Bondo, our tastes in music are even further apart than our taste in movies. You have many I'm unfamiliar with, but most of the ones I know I do not like at all. Our points of crossover: Spice Girls and Michael Jackson (though I have a hard time listening to him now). I like the few Lily Allen songs I've heard.

Apparently the thread where I posted my top 100 got deleted, but here's the list I posted on Facebook a couple years ago, along with the preamble:

I love making lists. It's a very narcissistic activity ("let's celebrate my awesome taste!") and that's probably WHY I love it, but so be it. These are my top 100 albums. That is, the albums I've listened to over and over and over again, that I know really well and can listen to almost any time and enjoy. I didn't employ any rules about limiting # per artist or excluding "best of" packages (although I did resist the temptation to include the entire Nick Drake box set as a single entry because that felt like cheating).

* [Excerpted data]:
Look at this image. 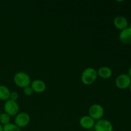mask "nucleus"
I'll return each mask as SVG.
<instances>
[{
    "label": "nucleus",
    "mask_w": 131,
    "mask_h": 131,
    "mask_svg": "<svg viewBox=\"0 0 131 131\" xmlns=\"http://www.w3.org/2000/svg\"><path fill=\"white\" fill-rule=\"evenodd\" d=\"M97 77V70L92 67H88L84 69L82 72L81 79L84 84L90 85L95 82Z\"/></svg>",
    "instance_id": "nucleus-1"
},
{
    "label": "nucleus",
    "mask_w": 131,
    "mask_h": 131,
    "mask_svg": "<svg viewBox=\"0 0 131 131\" xmlns=\"http://www.w3.org/2000/svg\"><path fill=\"white\" fill-rule=\"evenodd\" d=\"M14 81L17 86L21 88H24L28 86H30L31 83L29 75L24 72H17L14 75Z\"/></svg>",
    "instance_id": "nucleus-2"
},
{
    "label": "nucleus",
    "mask_w": 131,
    "mask_h": 131,
    "mask_svg": "<svg viewBox=\"0 0 131 131\" xmlns=\"http://www.w3.org/2000/svg\"><path fill=\"white\" fill-rule=\"evenodd\" d=\"M88 115L95 121L101 120L104 115V107L98 104H94L90 107L88 110Z\"/></svg>",
    "instance_id": "nucleus-3"
},
{
    "label": "nucleus",
    "mask_w": 131,
    "mask_h": 131,
    "mask_svg": "<svg viewBox=\"0 0 131 131\" xmlns=\"http://www.w3.org/2000/svg\"><path fill=\"white\" fill-rule=\"evenodd\" d=\"M5 113H7L9 116H16L19 113V106L17 101L8 99L4 104Z\"/></svg>",
    "instance_id": "nucleus-4"
},
{
    "label": "nucleus",
    "mask_w": 131,
    "mask_h": 131,
    "mask_svg": "<svg viewBox=\"0 0 131 131\" xmlns=\"http://www.w3.org/2000/svg\"><path fill=\"white\" fill-rule=\"evenodd\" d=\"M31 120L30 116L26 112H19L15 116L14 124L19 128L24 127L28 125Z\"/></svg>",
    "instance_id": "nucleus-5"
},
{
    "label": "nucleus",
    "mask_w": 131,
    "mask_h": 131,
    "mask_svg": "<svg viewBox=\"0 0 131 131\" xmlns=\"http://www.w3.org/2000/svg\"><path fill=\"white\" fill-rule=\"evenodd\" d=\"M131 83V78L128 74H122L118 75L115 79V84L119 89L125 90L129 87Z\"/></svg>",
    "instance_id": "nucleus-6"
},
{
    "label": "nucleus",
    "mask_w": 131,
    "mask_h": 131,
    "mask_svg": "<svg viewBox=\"0 0 131 131\" xmlns=\"http://www.w3.org/2000/svg\"><path fill=\"white\" fill-rule=\"evenodd\" d=\"M95 131H113V126L111 122L106 119H101L95 122Z\"/></svg>",
    "instance_id": "nucleus-7"
},
{
    "label": "nucleus",
    "mask_w": 131,
    "mask_h": 131,
    "mask_svg": "<svg viewBox=\"0 0 131 131\" xmlns=\"http://www.w3.org/2000/svg\"><path fill=\"white\" fill-rule=\"evenodd\" d=\"M95 121L89 115L82 116L79 120V125L84 129H91L94 127Z\"/></svg>",
    "instance_id": "nucleus-8"
},
{
    "label": "nucleus",
    "mask_w": 131,
    "mask_h": 131,
    "mask_svg": "<svg viewBox=\"0 0 131 131\" xmlns=\"http://www.w3.org/2000/svg\"><path fill=\"white\" fill-rule=\"evenodd\" d=\"M33 92L37 93H43L46 90V84L43 81L40 79H35L31 81L30 84Z\"/></svg>",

* [What this exercise asks]:
A. Reproduce the passage of the post about music tastes that opens with the words containing "I love making" and closes with "felt like cheating).".
B. Pull out every line of the records that contains the string "xmlns".

* [Results of the exercise]:
A.
I love making lists. It's a very narcissistic activity ("let's celebrate my awesome taste!") and that's probably WHY I love it, but so be it. These are my top 100 albums. That is, the albums I've listened to over and over and over again, that I know really well and can listen to almost any time and enjoy. I didn't employ any rules about limiting # per artist or excluding "best of" packages (although I did resist the temptation to include the entire Nick Drake box set as a single entry because that felt like cheating).

B.
    "mask_svg": "<svg viewBox=\"0 0 131 131\" xmlns=\"http://www.w3.org/2000/svg\"><path fill=\"white\" fill-rule=\"evenodd\" d=\"M97 77V70L92 67H88L84 69L82 72L81 79L84 84L90 85L95 82Z\"/></svg>",
    "mask_svg": "<svg viewBox=\"0 0 131 131\" xmlns=\"http://www.w3.org/2000/svg\"><path fill=\"white\" fill-rule=\"evenodd\" d=\"M14 81L17 86L21 88H24L28 86H30L31 83L29 75L24 72H17L14 75Z\"/></svg>",
    "mask_svg": "<svg viewBox=\"0 0 131 131\" xmlns=\"http://www.w3.org/2000/svg\"><path fill=\"white\" fill-rule=\"evenodd\" d=\"M88 115L95 121L101 120L104 115V107L98 104H94L90 107L88 110Z\"/></svg>",
    "mask_svg": "<svg viewBox=\"0 0 131 131\" xmlns=\"http://www.w3.org/2000/svg\"><path fill=\"white\" fill-rule=\"evenodd\" d=\"M5 113H7L9 116H16L19 113V106L17 101L8 99L4 104Z\"/></svg>",
    "mask_svg": "<svg viewBox=\"0 0 131 131\" xmlns=\"http://www.w3.org/2000/svg\"><path fill=\"white\" fill-rule=\"evenodd\" d=\"M31 120L30 116L26 112H19L15 116L14 124L19 128L24 127L28 125Z\"/></svg>",
    "mask_svg": "<svg viewBox=\"0 0 131 131\" xmlns=\"http://www.w3.org/2000/svg\"><path fill=\"white\" fill-rule=\"evenodd\" d=\"M131 83V78L128 74H122L118 75L115 79V84L119 89L125 90L129 87Z\"/></svg>",
    "mask_svg": "<svg viewBox=\"0 0 131 131\" xmlns=\"http://www.w3.org/2000/svg\"><path fill=\"white\" fill-rule=\"evenodd\" d=\"M95 131H113V126L111 122L106 119H101L95 122Z\"/></svg>",
    "mask_svg": "<svg viewBox=\"0 0 131 131\" xmlns=\"http://www.w3.org/2000/svg\"><path fill=\"white\" fill-rule=\"evenodd\" d=\"M95 121L89 115L82 116L79 120V125L84 129H91L94 127Z\"/></svg>",
    "mask_svg": "<svg viewBox=\"0 0 131 131\" xmlns=\"http://www.w3.org/2000/svg\"><path fill=\"white\" fill-rule=\"evenodd\" d=\"M33 92L37 93H43L46 90V84L43 81L40 79H35L31 81L30 84Z\"/></svg>",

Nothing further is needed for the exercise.